--- WRITTEN REQUEST ---
Return verbatim the stretch of the material from the line containing "This visual scene" through the final line of the material, with both ends included.
━━━━━━━━━━
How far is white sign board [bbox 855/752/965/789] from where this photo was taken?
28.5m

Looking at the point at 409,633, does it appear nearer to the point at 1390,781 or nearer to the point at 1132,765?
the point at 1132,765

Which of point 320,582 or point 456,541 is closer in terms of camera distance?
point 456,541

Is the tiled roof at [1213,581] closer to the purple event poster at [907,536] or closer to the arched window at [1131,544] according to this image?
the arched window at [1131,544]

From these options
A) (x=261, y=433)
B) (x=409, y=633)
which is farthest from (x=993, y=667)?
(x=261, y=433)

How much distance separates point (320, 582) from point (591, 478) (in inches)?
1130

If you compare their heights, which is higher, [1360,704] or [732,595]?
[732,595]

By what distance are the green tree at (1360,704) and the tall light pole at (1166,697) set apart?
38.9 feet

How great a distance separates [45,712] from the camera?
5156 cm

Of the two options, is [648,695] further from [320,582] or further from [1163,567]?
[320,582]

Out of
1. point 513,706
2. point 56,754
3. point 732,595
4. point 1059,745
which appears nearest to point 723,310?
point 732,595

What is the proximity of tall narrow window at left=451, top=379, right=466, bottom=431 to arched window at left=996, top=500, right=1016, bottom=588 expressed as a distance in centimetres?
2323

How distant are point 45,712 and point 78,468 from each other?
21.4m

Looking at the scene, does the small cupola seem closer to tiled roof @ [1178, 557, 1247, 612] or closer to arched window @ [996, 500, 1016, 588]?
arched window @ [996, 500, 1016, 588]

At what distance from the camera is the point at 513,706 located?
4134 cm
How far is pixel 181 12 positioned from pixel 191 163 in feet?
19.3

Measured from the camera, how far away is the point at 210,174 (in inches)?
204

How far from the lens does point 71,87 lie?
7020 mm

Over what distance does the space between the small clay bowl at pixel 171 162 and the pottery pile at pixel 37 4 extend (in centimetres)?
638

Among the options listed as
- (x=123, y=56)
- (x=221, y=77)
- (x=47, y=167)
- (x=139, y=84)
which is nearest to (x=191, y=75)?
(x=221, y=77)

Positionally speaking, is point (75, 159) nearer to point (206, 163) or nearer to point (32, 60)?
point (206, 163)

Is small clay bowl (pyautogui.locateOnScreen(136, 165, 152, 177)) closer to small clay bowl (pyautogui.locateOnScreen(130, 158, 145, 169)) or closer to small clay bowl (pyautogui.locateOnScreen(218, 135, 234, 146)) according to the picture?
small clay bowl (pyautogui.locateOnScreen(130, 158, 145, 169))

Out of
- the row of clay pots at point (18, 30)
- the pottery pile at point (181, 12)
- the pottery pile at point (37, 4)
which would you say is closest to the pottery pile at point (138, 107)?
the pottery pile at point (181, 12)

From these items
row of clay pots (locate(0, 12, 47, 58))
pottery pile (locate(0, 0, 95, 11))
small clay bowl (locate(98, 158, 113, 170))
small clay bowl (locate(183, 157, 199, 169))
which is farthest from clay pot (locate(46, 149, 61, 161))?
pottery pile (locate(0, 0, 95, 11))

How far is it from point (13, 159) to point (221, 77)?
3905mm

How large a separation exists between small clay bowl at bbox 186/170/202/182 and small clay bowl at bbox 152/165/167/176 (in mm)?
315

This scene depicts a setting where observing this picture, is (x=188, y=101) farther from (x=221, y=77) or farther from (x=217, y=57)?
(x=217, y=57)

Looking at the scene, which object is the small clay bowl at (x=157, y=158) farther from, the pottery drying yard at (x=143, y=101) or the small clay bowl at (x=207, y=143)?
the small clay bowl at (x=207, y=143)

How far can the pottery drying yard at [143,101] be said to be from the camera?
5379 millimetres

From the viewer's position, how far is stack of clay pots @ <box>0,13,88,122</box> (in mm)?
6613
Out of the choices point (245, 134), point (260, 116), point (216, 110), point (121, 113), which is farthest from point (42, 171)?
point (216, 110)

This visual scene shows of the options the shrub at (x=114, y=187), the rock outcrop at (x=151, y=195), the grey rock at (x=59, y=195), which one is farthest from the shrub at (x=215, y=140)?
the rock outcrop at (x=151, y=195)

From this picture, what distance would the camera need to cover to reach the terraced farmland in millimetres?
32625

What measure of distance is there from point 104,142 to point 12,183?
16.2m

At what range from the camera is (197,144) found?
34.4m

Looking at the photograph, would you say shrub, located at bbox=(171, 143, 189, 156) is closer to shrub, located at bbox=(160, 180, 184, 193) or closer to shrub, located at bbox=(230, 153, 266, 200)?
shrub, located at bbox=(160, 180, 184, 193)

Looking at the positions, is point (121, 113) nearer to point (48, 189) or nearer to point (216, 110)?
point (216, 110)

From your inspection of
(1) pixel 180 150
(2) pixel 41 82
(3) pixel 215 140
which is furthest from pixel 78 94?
━━━━━━━━━━
--- SOLUTION TO THIS TASK ---
This visual scene shows of the options the shrub at (x=114, y=187), the rock outcrop at (x=151, y=195), the grey rock at (x=59, y=195), which one is farthest from the shrub at (x=215, y=140)?
the rock outcrop at (x=151, y=195)

From this picture, what distance would the camera need to cover to reach the terraced farmland in millimetres?
32625

What measure of distance is there from point 104,142 to point 12,183?
16.2m

At what range from the camera is (197,144) found?
34.4m

Looking at the photograph, would you say shrub, located at bbox=(171, 143, 189, 156) is closer to shrub, located at bbox=(160, 180, 184, 193) or closer to shrub, located at bbox=(230, 153, 266, 200)?
shrub, located at bbox=(160, 180, 184, 193)

Looking at the positions, is point (121, 113) nearer to point (48, 189) or nearer to point (216, 110)?
point (216, 110)

From your inspection of
(1) pixel 180 150
(2) pixel 41 82
(3) pixel 215 140
which is furthest from pixel 78 94?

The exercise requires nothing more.